Beispielsweise verstärken Wirkstoffe, die ähnlich den Opioiden im Gehirn beruhigend bzw. dämpfend wirken, bei zeitgleicher Einnahme die Wirkung der opioidhaltigen Schmerzmittel und erhöhen gleichzeitig die möglichen Nebenwirkungen. Das gleiche gilt auch für den Genuss von Alkohol zusammen mit der Einnahme von Opioiden. In der Folge kann die Reaktionsfähigkeit und damit eventuell auch die Fahrtauglichkeit vorübergehend eingeschränkt sein. Eine bei Schmerzpatienten sehr seltene, aber bei Auftreten gefährliche Folge dieser Wechselwirkung ist die Atemdepression. Aus diesem Grund achtet der behandelnde Arzt besonders am Anfang auf die langsame Einstellung der Opioid-Dosis und setzt gerade zu Therapiebeginn regelmäßige Kontrolltermine in kurzen Abständen an, um gefährliche Wechselwirkungen zu erkennen und rechtzeitig behandeln zu können.
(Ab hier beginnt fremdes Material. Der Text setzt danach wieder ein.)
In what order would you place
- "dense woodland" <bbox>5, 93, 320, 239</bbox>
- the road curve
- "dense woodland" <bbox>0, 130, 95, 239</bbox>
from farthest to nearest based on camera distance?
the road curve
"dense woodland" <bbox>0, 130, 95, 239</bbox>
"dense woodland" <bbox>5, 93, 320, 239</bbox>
Viele verschiedene Arzneimittel, darunter auch die meisten Opioide, werden von einer Gruppe spezieller körpereigener Katalysatoren, sogenannter Enzyme, in der Leber abgebaut. Diese spezielle Enzym-Gruppe wird als „Cytochrom-P450“ bezeichnet. Behindern nun andere Medikamente oder auch Lebensmittel wie Grapefruitsaft dieses Abbau-System, erhöht sich folglich die Menge an Opioid im Blut – ähnlich als ob zu viel des Schmerzmittels eingenommen worden wäre. Dadurch steigt auch das Risiko für Nebenwirkungen.7,8

Aber es gibt auch Mittel, welche dieses Enzym-System in der Leber stimulieren können, wie z. B. Johanniskraut. Werden solche Mittel zusammen mit den Opioiden eingenommen, kann dies zum beschleunigten Abbau des Opioids führen. Die Folge kann eine verringerte schmerzlindernde Wirkung sein.7,8

Tipp: Lassen Sie Ihre eingenommenen Medikamente von Ihrem Arzt oder Ihrem Apotheker auf mögliche Wechselwirkungen überprüfen. Zudem bieten viele Apotheken auf ihrer Webseite einen sogenannten Wechselwirkungs-Check an. Doch Vorsicht: Dieser liefert nur erste Hinweise zu einer möglichen gegenseitigen Beeinflussung von Arzneimitteln. Eine Beratung durch einen Arzt oder Apotheker kann er nicht ersetzen.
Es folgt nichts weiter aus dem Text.